FBI, U.S. Justice Department investigate mass racist texts sent after Trump won


FBI seal seen on a wall. Image for representation

FBI seal seen on a wall. Image for representation
| Photo Credit: AP

Several federal and state agencies in the U.S. are investigating how racist mass texts were sent to Black people across the country in the wake of the presidential election this week.

The text messages invoking slavery were sent to Black men, women and children, prompting inquiries by the FBI and other law enforcement departments.

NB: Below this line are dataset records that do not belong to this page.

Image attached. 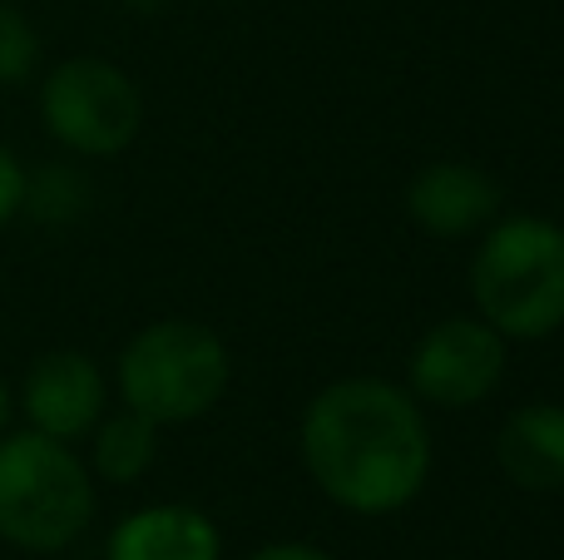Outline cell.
I'll return each instance as SVG.
<instances>
[{
    "label": "cell",
    "mask_w": 564,
    "mask_h": 560,
    "mask_svg": "<svg viewBox=\"0 0 564 560\" xmlns=\"http://www.w3.org/2000/svg\"><path fill=\"white\" fill-rule=\"evenodd\" d=\"M40 119L69 154L115 159L144 129V95L115 60L75 55L59 60L40 85Z\"/></svg>",
    "instance_id": "5b68a950"
},
{
    "label": "cell",
    "mask_w": 564,
    "mask_h": 560,
    "mask_svg": "<svg viewBox=\"0 0 564 560\" xmlns=\"http://www.w3.org/2000/svg\"><path fill=\"white\" fill-rule=\"evenodd\" d=\"M134 10H159V0H129Z\"/></svg>",
    "instance_id": "2e32d148"
},
{
    "label": "cell",
    "mask_w": 564,
    "mask_h": 560,
    "mask_svg": "<svg viewBox=\"0 0 564 560\" xmlns=\"http://www.w3.org/2000/svg\"><path fill=\"white\" fill-rule=\"evenodd\" d=\"M109 387L105 373L89 353L75 347H55L30 363L25 383H20V412H25L30 432H45L55 442H85L95 422L105 417Z\"/></svg>",
    "instance_id": "52a82bcc"
},
{
    "label": "cell",
    "mask_w": 564,
    "mask_h": 560,
    "mask_svg": "<svg viewBox=\"0 0 564 560\" xmlns=\"http://www.w3.org/2000/svg\"><path fill=\"white\" fill-rule=\"evenodd\" d=\"M470 303L506 343H545L564 327V228L555 218H496L470 258Z\"/></svg>",
    "instance_id": "7a4b0ae2"
},
{
    "label": "cell",
    "mask_w": 564,
    "mask_h": 560,
    "mask_svg": "<svg viewBox=\"0 0 564 560\" xmlns=\"http://www.w3.org/2000/svg\"><path fill=\"white\" fill-rule=\"evenodd\" d=\"M25 169H20V159L10 154L6 144H0V228L10 224V218L25 208Z\"/></svg>",
    "instance_id": "4fadbf2b"
},
{
    "label": "cell",
    "mask_w": 564,
    "mask_h": 560,
    "mask_svg": "<svg viewBox=\"0 0 564 560\" xmlns=\"http://www.w3.org/2000/svg\"><path fill=\"white\" fill-rule=\"evenodd\" d=\"M234 383V357L214 327L194 317H159L139 327L119 353V397L154 427L208 417Z\"/></svg>",
    "instance_id": "277c9868"
},
{
    "label": "cell",
    "mask_w": 564,
    "mask_h": 560,
    "mask_svg": "<svg viewBox=\"0 0 564 560\" xmlns=\"http://www.w3.org/2000/svg\"><path fill=\"white\" fill-rule=\"evenodd\" d=\"M40 65V35L30 25V15L10 0H0V89L25 85Z\"/></svg>",
    "instance_id": "7c38bea8"
},
{
    "label": "cell",
    "mask_w": 564,
    "mask_h": 560,
    "mask_svg": "<svg viewBox=\"0 0 564 560\" xmlns=\"http://www.w3.org/2000/svg\"><path fill=\"white\" fill-rule=\"evenodd\" d=\"M406 214L431 238H470L486 234L500 214V184L476 164L436 159L406 184Z\"/></svg>",
    "instance_id": "ba28073f"
},
{
    "label": "cell",
    "mask_w": 564,
    "mask_h": 560,
    "mask_svg": "<svg viewBox=\"0 0 564 560\" xmlns=\"http://www.w3.org/2000/svg\"><path fill=\"white\" fill-rule=\"evenodd\" d=\"M105 560H224V536L198 506L154 502L109 531Z\"/></svg>",
    "instance_id": "9c48e42d"
},
{
    "label": "cell",
    "mask_w": 564,
    "mask_h": 560,
    "mask_svg": "<svg viewBox=\"0 0 564 560\" xmlns=\"http://www.w3.org/2000/svg\"><path fill=\"white\" fill-rule=\"evenodd\" d=\"M159 462V427L139 412H115L99 417L89 432V476L109 486H134L139 476H149V466Z\"/></svg>",
    "instance_id": "8fae6325"
},
{
    "label": "cell",
    "mask_w": 564,
    "mask_h": 560,
    "mask_svg": "<svg viewBox=\"0 0 564 560\" xmlns=\"http://www.w3.org/2000/svg\"><path fill=\"white\" fill-rule=\"evenodd\" d=\"M506 337L476 313H456L431 323L406 357V392L421 407L470 412L506 383Z\"/></svg>",
    "instance_id": "8992f818"
},
{
    "label": "cell",
    "mask_w": 564,
    "mask_h": 560,
    "mask_svg": "<svg viewBox=\"0 0 564 560\" xmlns=\"http://www.w3.org/2000/svg\"><path fill=\"white\" fill-rule=\"evenodd\" d=\"M95 521V476L69 442L45 432L0 437V541L30 556L75 546Z\"/></svg>",
    "instance_id": "3957f363"
},
{
    "label": "cell",
    "mask_w": 564,
    "mask_h": 560,
    "mask_svg": "<svg viewBox=\"0 0 564 560\" xmlns=\"http://www.w3.org/2000/svg\"><path fill=\"white\" fill-rule=\"evenodd\" d=\"M248 560H332V556L312 541H273V546H263V551H253Z\"/></svg>",
    "instance_id": "5bb4252c"
},
{
    "label": "cell",
    "mask_w": 564,
    "mask_h": 560,
    "mask_svg": "<svg viewBox=\"0 0 564 560\" xmlns=\"http://www.w3.org/2000/svg\"><path fill=\"white\" fill-rule=\"evenodd\" d=\"M496 466L520 492H564V402H525L500 422Z\"/></svg>",
    "instance_id": "30bf717a"
},
{
    "label": "cell",
    "mask_w": 564,
    "mask_h": 560,
    "mask_svg": "<svg viewBox=\"0 0 564 560\" xmlns=\"http://www.w3.org/2000/svg\"><path fill=\"white\" fill-rule=\"evenodd\" d=\"M6 422H10V392H6V383H0V437H6Z\"/></svg>",
    "instance_id": "9a60e30c"
},
{
    "label": "cell",
    "mask_w": 564,
    "mask_h": 560,
    "mask_svg": "<svg viewBox=\"0 0 564 560\" xmlns=\"http://www.w3.org/2000/svg\"><path fill=\"white\" fill-rule=\"evenodd\" d=\"M312 486L351 516H397L431 476V427L421 402L387 377H337L297 422Z\"/></svg>",
    "instance_id": "6da1fadb"
}]
</instances>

The anonymously sent messages were reported in several States, including New York, Alabama, California, Ohio, Pennsylvania, Maryland and Tennessee. The FBI said it has communicated with the Justice Department about the messages, and the Federal Communications Commission said it is investigating alongside federal and state law enforcement.

“These messages are unacceptable,” said a statement from FCC Chair Jessica Rosenworcel. She said the agency takes “this type of targeting very seriously.”

While the texts varied somewhat, they all instructed recipients to “board a bus” that would transport them to a “plantation” to work as slaves, officials said. They said the messages were sent to school-aged children and college students, causing significant distress.

Whoever sent the messages used a VPN to obscure their origin, Louisiana Attorney General Liz Murrill said Thursday (November 9, 2024) morning.

Maryland Attorney General Anthony Brown said his office is fielding multiple reports of racist text messages being sent to Black residents, including children. Officials said the messages appear to be part of a nationwide campaign targeting Black people in the wake of the election.

“These messages are horrific, unacceptable, and will not be tolerated,” Mr. Brown said in a statement.

Mr. Brown said in an interview that it’s disturbing that children were targeted, sometimes by name, in mass texts that typically rely on datasets collected on adults, such as campaign donors or magazine subscribers.

“This is an intimidating, threatening use of technology” that likely violated multiple laws, Brown said. He said investigators will use “all the tools and resources available to us to hold accountable whoever is behind these text messages.”

Phone service provider TextNow said that “one or more of our accounts” were used to send racist text messages and that it quickly disabled those accounts for violating its terms of service.

“As part of our investigation into these messages, we learned they have been sent through multiple carriers across the US and we are working with partners and law enforcement cooperatively to investigate this attack,” the Canada-based company said in a statement Friday.

Major providers in Verizon said it was an industry-wide problem and referred comment Friday to the CTIA, a wireless communications trade group.

The U.S. wireless industry has been working in recent days to block thousands of the texts and the numbers sending them, said CTIA spokesperson Nick Ludlum. An industry group initiative is working with law enforcement and has “identified platforms bad actors used to send these messages,” he said.

These racist text messages span the entire country, predominately targeting Black Americans, and more specifically Black children as young as middle schoolers.